Coisas do antigamente

Fleming de Oliveira
Advogado

Um dia destes, a minha neta mais velha ficou muito admirada e sem perceber quando a mãe lhe disse que “a faca estava romba e precisava de ir ao amola-tesouras”.
Como não é desse tempo e nunca viu nenhum, a minha filha disse-lhe para me perguntar, pois “o avô sabe um pouco de tudo”.
Ora bem, para ela e outros que não são desse tempo, aqui vai a informação.
Era um tempo em que os amola-tesouras – alguns de origem galega, sobreviventes e refugiados da guerra civil – iam pelas aldeias, mas não só, montados numa bicicleta ferrugenta, utilizando uma gaita que fazia um som característico que os identificava e chamava as pessoas. O amola-tesouras arranjava o que a pobre gente necessitava para dar ainda vida a objetos gastos pelo uso, facas e tesouras rombas, guarda-chuvas carecendo de varetas, tachos e panelas com buracos, alguidares e cântaros partidos. Para isso, usavam uma roda esmeril que suficientemente rija, amolava o aço e fazia soltar pequenas faíscas do rebolo. A retribuição nas aldeias era, por vezes, em géneros alimentares, carne curada no fumo ou no sal, azeite, batatas ou vinho mas do barato. Raramente pediam dormida.
Preso ao guiador, estava um corno com água para molhar as facas e as tesouras, mas também, dizia-se, para dar sorte.
Por mistério ou pura coincidência, nesse dia ou no dia seguinte chovia. Quando se ouvia aquele som, dizia-se que era sinal de chuva, talvez porque estes homens consertavam as varetas dos chapéus-de-chuva.
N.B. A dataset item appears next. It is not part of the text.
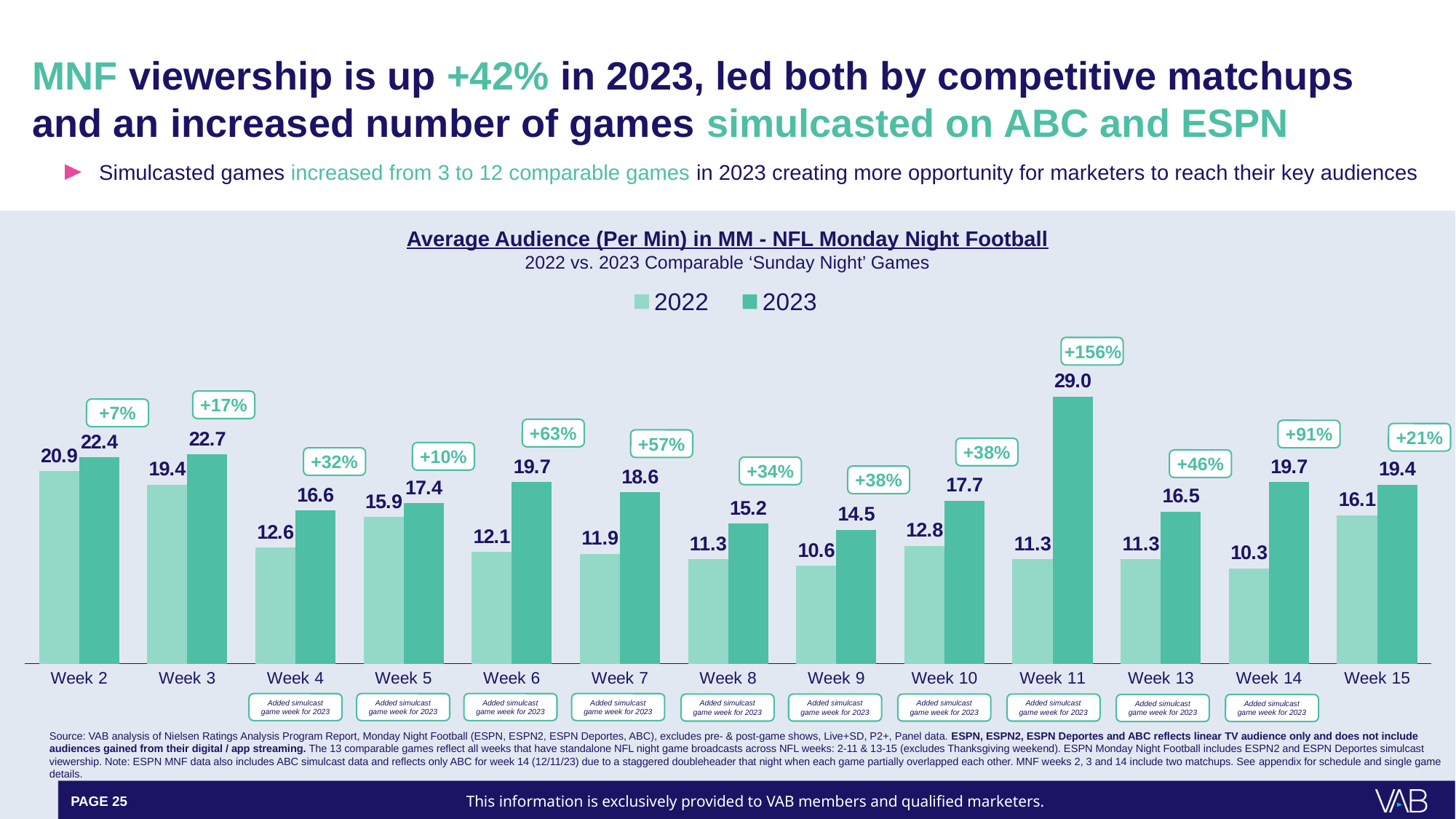
Which week has the highest 2022 average audience? Week 2 What kind of chart is shown on the slide? Bar chart What percentage change is shown above the Week 14 bars? +91% What is the difference between the 2023 and 2022 values for Week 11? 17.7 What was the 2023 average audience for Week 11? 29.0 How many series does the legend list? 2 What was the 2022 average audience for Week 5? 15.9 Which is larger: the 2023 value for Week 6 or the 2023 value for Week 7? Week 6 Which week has the highest 2023 average audience? Week 11 Which week has the lowest 2022 average audience? Week 14 What is the difference between the 2023 and 2022 values for Week 2? 1.5 How many weeks are shown on the x axis? 13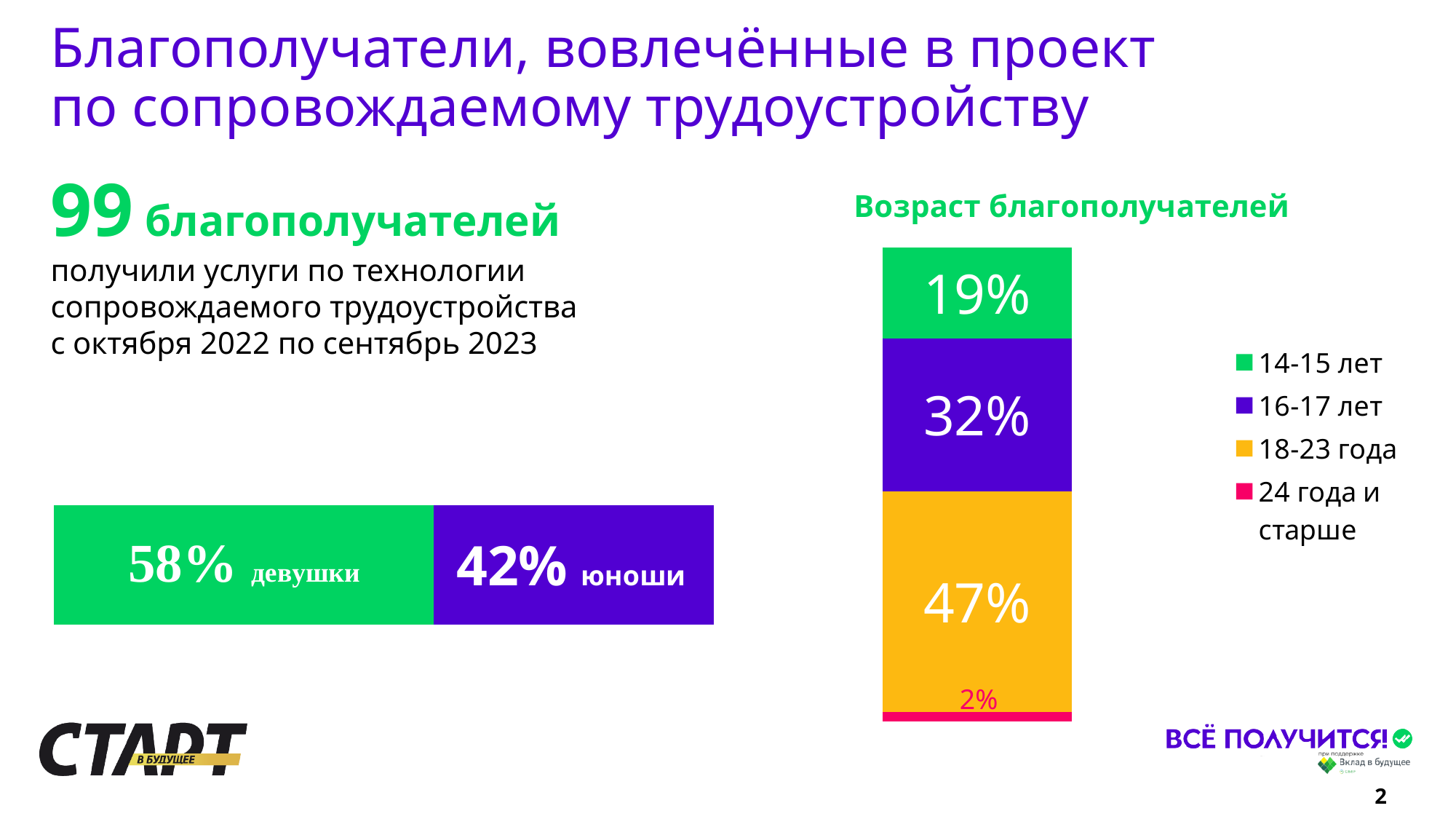
In the chart titled "Возраст благополучателей", what is the difference between the shares for 18-23 года and 16-17 лет? 15% In the chart titled "Возраст благополучателей", which is larger: the share for 16-17 лет or the share for 14-15 лет? 16-17 лет How many age groups does the legend of the chart titled "Возраст благополучателей" list? 4 What kind of chart is the chart titled "Возраст благополучателей"? Stacked bar chart In the chart titled "Возраст благополучателей", what share of beneficiaries are aged 24 года и старше? 2% In the gender bar on the left of the slide, what percentage is shown for девушки? 58% In the chart titled "Возраст благополучателей", which age group has the largest share? 18-23 года In the chart titled "Возраст благополучателей", which age group has the smallest share? 24 года и старше In the chart titled "Возраст благополучателей", what share of beneficiaries are aged 16-17 лет? 32% In the chart titled "Возраст благополучателей", what colour is the segment for 18-23 года? Orange In the chart titled "Возраст благополучателей", what share of beneficiaries are aged 14-15 лет? 19% In the chart titled "Возраст благополучателей", what share of beneficiaries are aged 18-23 года? 47%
Atrás da bicicleta, uma caixa de madeira com ferramentas, e um chapéu-de-chuva quase sem pano lembravam que também sabiam consertar chapéus. “Vai chover, anda p’raí o amola tsoras”, trabalhador que a modernidade condenou à extinção e ao esquecimento, mas a recordação perdura, pelo menos aqui para a minha neta e leitores com a sua idade.
Também não conheceram as mulheres que lavavam para fora.
Chegadas ao rio, mergulhavam as peças de roupa na água para as ensaboarem com sabão azul, baterem e enxaguarem, preparando a barrela. Enquanto lavavam, punham a conversa em dia e cantavam, por vezes, ao desafio. A roupa após corar estendida junto ao rio, secava ao ar livre se o tempo o permitia, ou nas casas das lavadeiras. Faziam-se trouxas enormes, colocando as peças sobre enormes lençóis brancos, atavam-nos em cima, colocavam-nas à cabeça e assim as transportavam até às freguesas, sendo raro faltar uma peça no rol.
Em Alcobaça havia lavadeiras em Chiqueda, mas em casa do meu sogro, a roupa ia semanalmente para as lavadeiras de Alpedriz, que trabalhavam no rio onde atualmente há uma apelidada praia fluvial, e tinham os respetivos lugares definidos para não haver confusões. As lavadeiras do norte do concelho eram em geral de Picamilho e iam a a casa das freguesas buscar a roupa, como recorda, não obstante os 90 anos, Isaltina Rodrigues.